# "Urgent" Disney Visa Question



## lovetotraveltx

If I pay for my entire cruise vacation using my Disney Visa do I get 2% of the total back or is there some kind of cap.

Need to book tomorrow so appreciate some quick help!

Thank you!


----------



## Scoobydoo76

lovetotraveltx said:


> If I pay for my entire cruise vacation using my Disney Visa do I get 2% of the total back or is there some kind of cap.
> 
> Need to book tomorrow so appreciate some quick help!
> 
> Thank you!



As far as I know there is no cap. Years ago there use to be a cap with the original Visa Rewards Card but it was removed a while back. I always pay for our cruises using our rewards cards and have always received the appropriate reward points. We now get 2% with the new card.


----------



## starwood

You don't need to pay more than the deposit when you book.  I always pay my deposit and pay it off in 6 months interest free and then a few weeks before the final payment is due I pay the rest and pay that off in 6 months.


----------



## princessnpirate

If you use the card onboard to pay for the expenses on a cruise is that eligible for 6 months 0% interest as well?


----------



## JohnThomson

No need to pay extra bucks. But I don't think they offer 2% off on the total sum. Utmost you can have a transaction with 0% interest.
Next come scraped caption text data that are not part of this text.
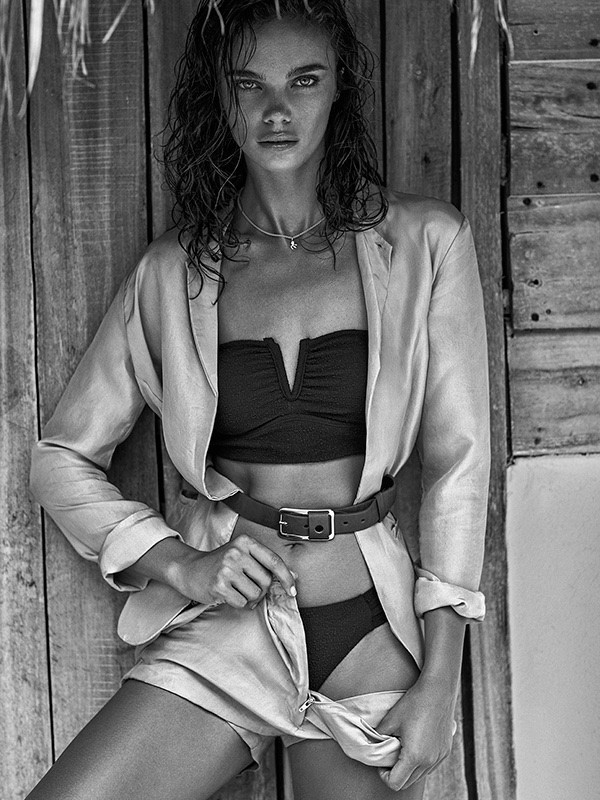 Captured in black and white, Jena Goldsack wears zip-up jacket with bandeau bikini top and bottoms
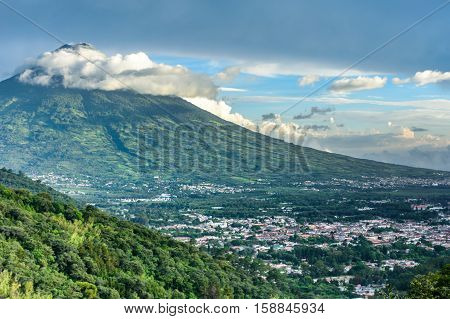 View of Agua volcano towering over Spanish colonial town & UNESCO World Heritage Site of Antigua in Panchoy Valley, Guatemala, Central America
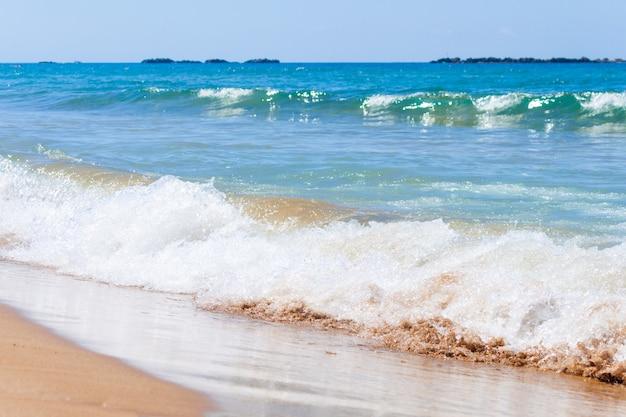 Praia da areia, ondas do mar e céu azul. turquia, mar mediterrâneo.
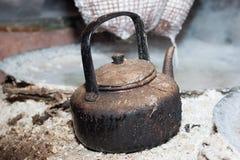 Old teapot boils for Boiling rock salt Royalty Free Stock Photo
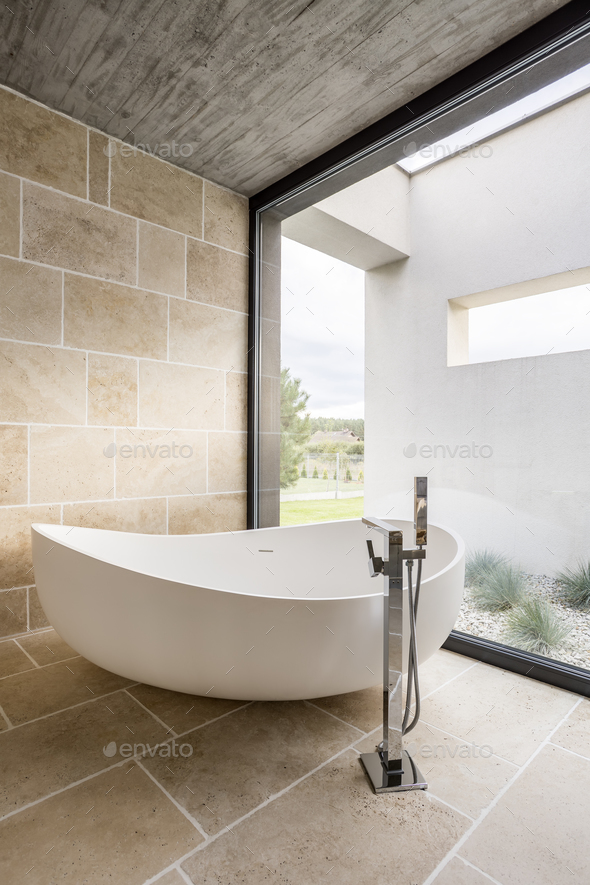 Large bathtub and window wall - Stock Photo - Images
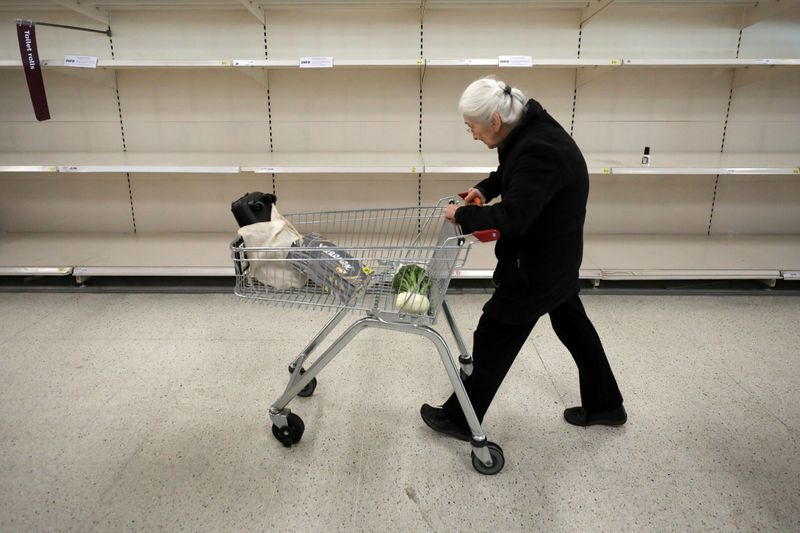People are seen at the fruit and vegetable aisle in Sainsbury's supermarket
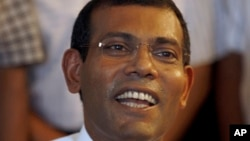 FILE - Mohamed Nasheed addresses the media at his residence in Male, Maldives, Sept. 8, 2013.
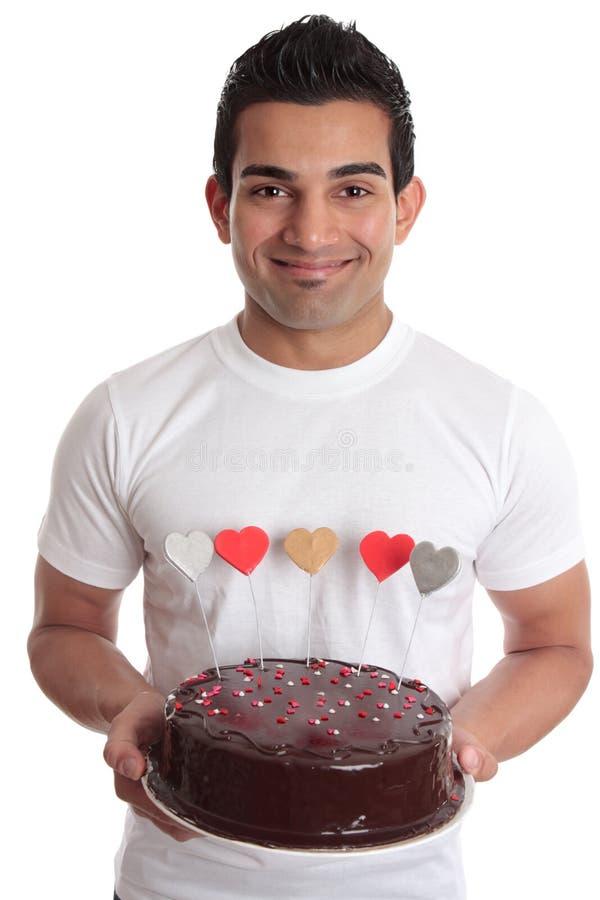 Homem que carreg o bolo romântico do coração foto de stock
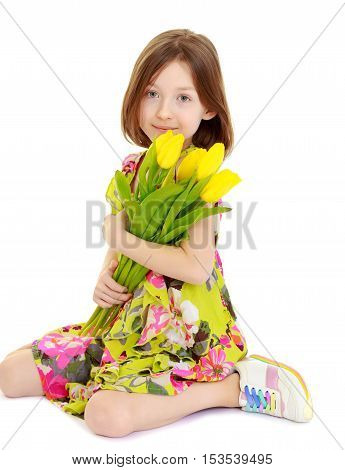 Adorable little Caucasian girl in summer dress holding a bouquet of yellow tulips.Isolated on white background.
That's all.


----------



## darkwing818

starwood said:


> You don't need to pay more than the deposit when you book.  I always pay my deposit and pay it off in 6 months interest free and then a few weeks before the final payment is due I pay the rest and pay that off in 6 months.



This is what we do.....


----------



## Bayoumama

What about the 6 months 0% interest on a package for the parks - not the cruise.  We are planning to go to the parks December 2014.  I wanted to book it right now so I would at least have it reserved but not start the 6 months 0% interest till about September 2014.  Can I use the card to book it now to reserve (which if I remember reading correctly they would just charge you $200 or $250?) and then call back in September 2014 to get the "package" and then the 6 months would start to pay it off with 0% interest?  What is everyone's experience with the best way to do this so I can have the reservation now but not start the 0% interest till September?

We are going early December (the week right after Thanksgiving) so I think it is a low crowd time?


----------



## Bayoumama

Bayoumama said:


> What about the 6 months 0% interest on a package for the parks - not the cruise.  We are planning to go to the parks December 2014.  I wanted to book it right now so I would at least have it reserved but not start the 6 months 0% interest till about September 2014.  Can I use the card to book it now to reserve (which if I remember reading correctly they would just charge you $200 or $250?) and then call back in September 2014 to get the "package" and then the 6 months would start to pay it off with 0% interest?  What is everyone's experience with the best way to do this so I can have the reservation now but not start the 0% interest till September?
> 
> We are going early December (the week right after Thanksgiving) so I think it is a low crowd time?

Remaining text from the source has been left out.